Reality Defender, a prominent deepfake detection company, says that it uses AI to detect AI. Just as generative artificial intelligence works by training algorithms on massive amounts of real, existing data to produce realistic new media, Reality Defender’s employees feed its algorithm both authentic and AI-generated content. Ben Colman, the company’s CEO, said the company clearly labels what’s real and what’s fake hoping that the system can learn to estimate how likely something is to be AI-generated.

“We never say 100%,” Colman told NBC News. “Our highest probability is 99% because we never have the ground truth. So it’s fully probabilistic,” he said.

The vast range of human voices and languages make that work difficult, Colman said.

“With voices, it’s a population distributed across regions and languages and dialects and age. So we’ve got to think about every single variable,” he said.

The parent company of NBC News, Comcast, is an investor in Reality Defender.

With such an untested and rapidly evolving industry, there are few benchmarks for measuring a deepfake detection tool’s reliability.

But software is an inherently limited way to detect deepfakes, said Patrick Traynor, a University of Florida professor who specializes in computer science and telephone networks.

Most detection programs are trained to identify existing deepfake algorithms, making them a step behind new innovations, he said.

“Machine learning is really good at telling you about something it’s seen before, but it’s not so good about reasoning about things it hasn’t seen,” Traynor said.

“There’s a lot of hype in this space, and I’m extremely skeptical. The problems are so difficult,” he said.

Neil Zhang, a machine learning researcher at the University of Rochester, said it’s difficult to assess how well specific detection tools in the space work given the lack of existing benchmarks, but that the options out there are “better than nothing.”

“There’s a huge disparity in funding between companies racing to make passable deepfakes versus those trying to detect them,” he said. “It’s hard to get funding for detection, very easy to get funding for large-language models and generative AI.”

That’s also reflected in academic research, which moves so slowly that it can’t keep up with how quickly the AI industry evolves. Many tools for deepfake detection — especially in academic fields — rely on old data that doesn’t match the current crop of deepfake production tools, he said.

“These kinds of detection tools can achieve very good performance on certain datasets, but cannot perform that well in the real world,” Zhang said.

Biden’s sweeping executive order regulating AI hopes to address the problem.
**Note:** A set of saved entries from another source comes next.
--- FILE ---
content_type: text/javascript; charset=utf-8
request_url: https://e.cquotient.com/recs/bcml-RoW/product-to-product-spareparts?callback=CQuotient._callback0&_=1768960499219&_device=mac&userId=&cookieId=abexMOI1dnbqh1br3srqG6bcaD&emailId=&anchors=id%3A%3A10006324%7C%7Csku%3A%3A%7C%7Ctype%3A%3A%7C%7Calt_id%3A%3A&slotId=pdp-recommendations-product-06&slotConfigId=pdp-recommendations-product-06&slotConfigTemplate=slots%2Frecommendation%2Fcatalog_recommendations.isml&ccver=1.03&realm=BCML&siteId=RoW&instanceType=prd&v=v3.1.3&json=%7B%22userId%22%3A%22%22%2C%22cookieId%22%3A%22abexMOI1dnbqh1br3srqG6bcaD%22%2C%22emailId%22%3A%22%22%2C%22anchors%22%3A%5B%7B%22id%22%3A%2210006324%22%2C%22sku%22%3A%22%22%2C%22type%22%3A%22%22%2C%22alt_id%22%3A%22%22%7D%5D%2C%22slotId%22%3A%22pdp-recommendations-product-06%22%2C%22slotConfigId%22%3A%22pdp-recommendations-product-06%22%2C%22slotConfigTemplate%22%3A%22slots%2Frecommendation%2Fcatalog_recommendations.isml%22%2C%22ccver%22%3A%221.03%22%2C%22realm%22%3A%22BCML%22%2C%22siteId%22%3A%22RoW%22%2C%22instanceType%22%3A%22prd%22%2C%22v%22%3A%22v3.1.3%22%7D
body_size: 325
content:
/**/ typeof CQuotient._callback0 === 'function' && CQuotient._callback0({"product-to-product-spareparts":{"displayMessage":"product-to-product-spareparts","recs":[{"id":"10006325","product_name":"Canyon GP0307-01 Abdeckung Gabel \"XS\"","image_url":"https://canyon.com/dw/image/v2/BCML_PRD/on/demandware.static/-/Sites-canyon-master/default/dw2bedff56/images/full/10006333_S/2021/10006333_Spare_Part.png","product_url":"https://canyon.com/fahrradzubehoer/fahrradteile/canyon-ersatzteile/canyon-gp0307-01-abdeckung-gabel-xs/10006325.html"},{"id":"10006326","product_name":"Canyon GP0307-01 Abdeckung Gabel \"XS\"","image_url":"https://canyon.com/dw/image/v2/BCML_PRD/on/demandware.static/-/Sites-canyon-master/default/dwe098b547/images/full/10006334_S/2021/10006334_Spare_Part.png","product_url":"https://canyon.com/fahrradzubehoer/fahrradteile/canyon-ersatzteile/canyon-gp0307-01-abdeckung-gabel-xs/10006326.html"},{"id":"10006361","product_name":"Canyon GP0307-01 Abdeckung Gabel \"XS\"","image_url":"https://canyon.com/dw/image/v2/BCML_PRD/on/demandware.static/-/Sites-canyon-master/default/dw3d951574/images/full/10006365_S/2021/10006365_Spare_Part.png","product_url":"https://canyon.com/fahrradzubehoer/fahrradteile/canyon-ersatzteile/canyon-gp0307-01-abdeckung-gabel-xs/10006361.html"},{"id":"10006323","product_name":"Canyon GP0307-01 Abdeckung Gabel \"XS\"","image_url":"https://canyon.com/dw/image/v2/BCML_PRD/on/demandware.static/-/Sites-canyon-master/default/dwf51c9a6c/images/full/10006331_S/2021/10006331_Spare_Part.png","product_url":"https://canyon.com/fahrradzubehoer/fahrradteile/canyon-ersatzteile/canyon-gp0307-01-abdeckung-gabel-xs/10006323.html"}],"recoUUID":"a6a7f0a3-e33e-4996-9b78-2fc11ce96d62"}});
It tasks the Commerce Department with issuing guidance to American AI companies for how they should “watermark” media that they produce so that it’s easy to tell it isn’t authentic. But such guidance still isn’t public, and it remains to be seen how many tools would follow it.

That regulation, which has yet to take effect, is already behind the industry. There’s a glut of companies that offer text-to-speech services that mimic real voices for free or cheap.
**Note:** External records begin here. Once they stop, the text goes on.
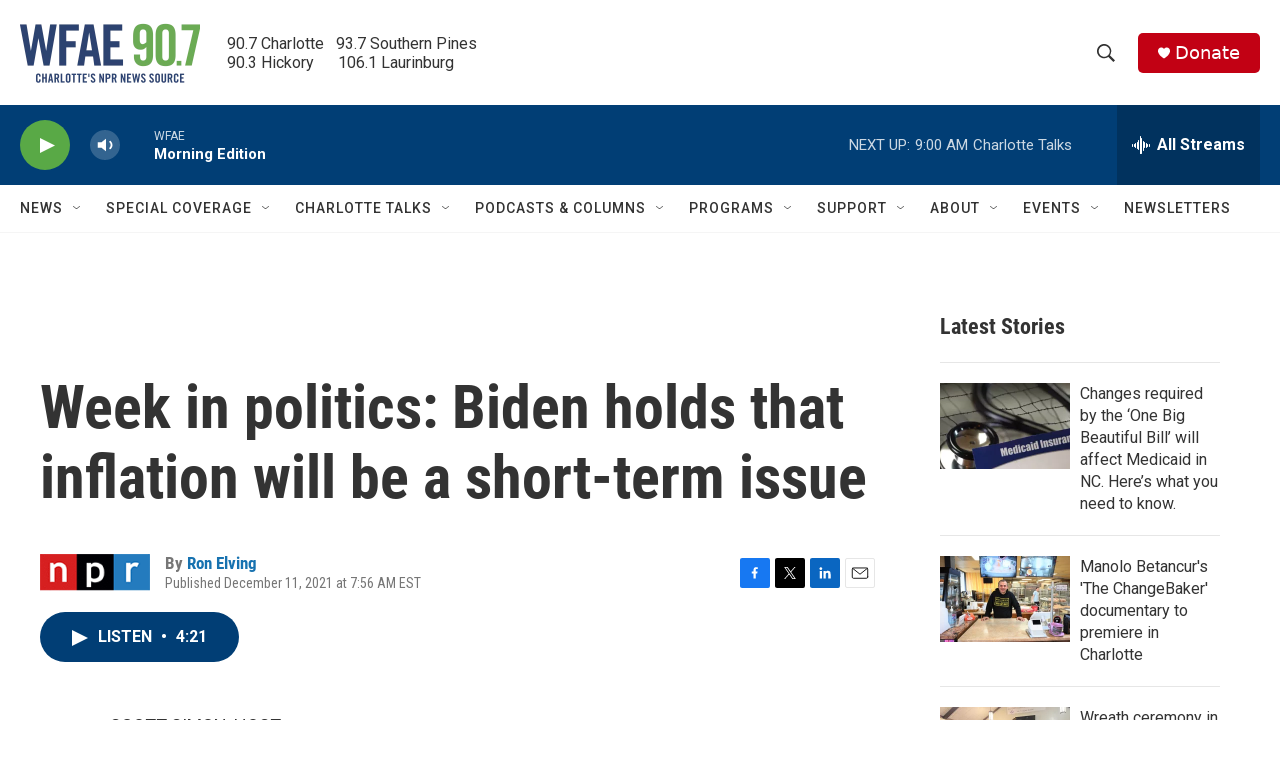

--- FILE ---
content_type: text/html; charset=utf-8
request_url: https://www.google.com/recaptcha/api2/aframe
body_size: 267
content:
<!DOCTYPE HTML><html><head><meta http-equiv="content-type" content="text/html; charset=UTF-8"></head><body><script nonce="FE7zTwL0leQWbbsVArS9sA">/** Anti-fraud and anti-abuse applications only. See google.com/recaptcha */ try{var clients={'sodar':'https://pagead2.googlesyndication.com/pagead/sodar?'};window.addEventListener("message",function(a){try{if(a.source===window.parent){var b=JSON.parse(a.data);var c=clients[b['id']];if(c){var d=document.createElement('img');d.src=c+b['params']+'&rc='+(localStorage.getItem("rc::a")?sessionStorage.getItem("rc::b"):"");window.document.body.appendChild(d);sessionStorage.setItem("rc::e",parseInt(sessionStorage.getItem("rc::e")||0)+1);localStorage.setItem("rc::h",'1768828168744');}}}catch(b){}});window.parent.postMessage("_grecaptcha_ready", "*");}catch(b){}</script></body></html>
“If you simply search AI-based fake speech, you will get tens of searches right away,” said Vandana Janeja, professor of information systems at the University of Maryland, Baltimore County, of AI-based fake speech tools. “It’s almost criminal that all of these things are out there without any guardrails.”
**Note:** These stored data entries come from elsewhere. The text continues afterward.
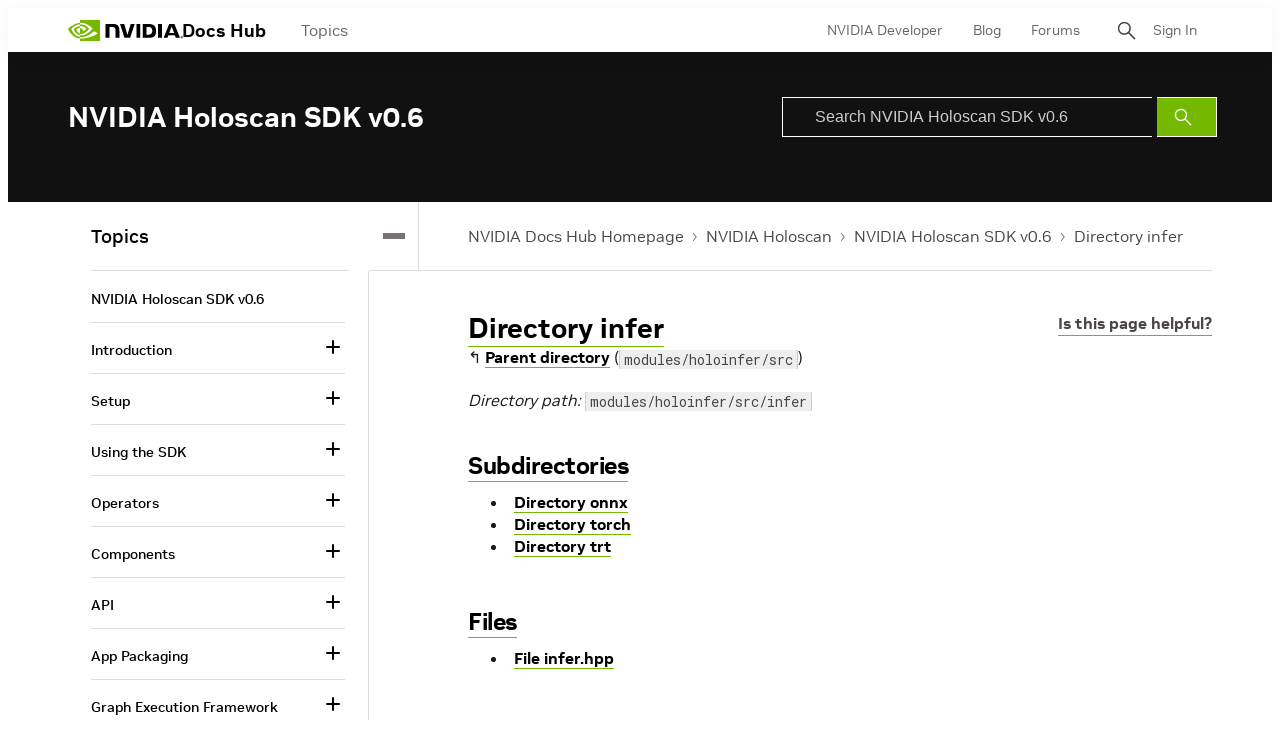

--- FILE ---
content_type: application/x-javascript;charset=utf-8
request_url: https://smetrics.nvidia.com/id?d_visid_ver=5.5.0&d_fieldgroup=A&mcorgid=F207D74D549850760A4C98C6%40AdobeOrg&mid=15130985575742876212528532426322321538&ts=1768974903154
body_size: -41
content:
{"mid":"15130985575742876212528532426322321538"}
Hany Farid, a professor at the University of California, Berkeley who specializes in digital forensics, analysis and misinformation, said that while software analysis can help, the best way to reliably identify deepfakes is a combination of expert analysis, reporting on the origins of the audio, and critical thinking about the context of a recording.

Even though many experts don’t see detection methods as reliable, there are still cues that humans can listen for to tell if an audio recording is synthetic. Current deepfakes rarely include a person taking a breath in between words, and they often unnaturally space out each word evenly, unlike the way that real people talk.

“We have to fall back on something simpler,” Farid said. “Who’s posting this? Is it reliable? Does this sound right to you, Joe Biden telling you not to vote? Taylor Swift telling you that she’s giving away cookery? Common sense goes a long way.”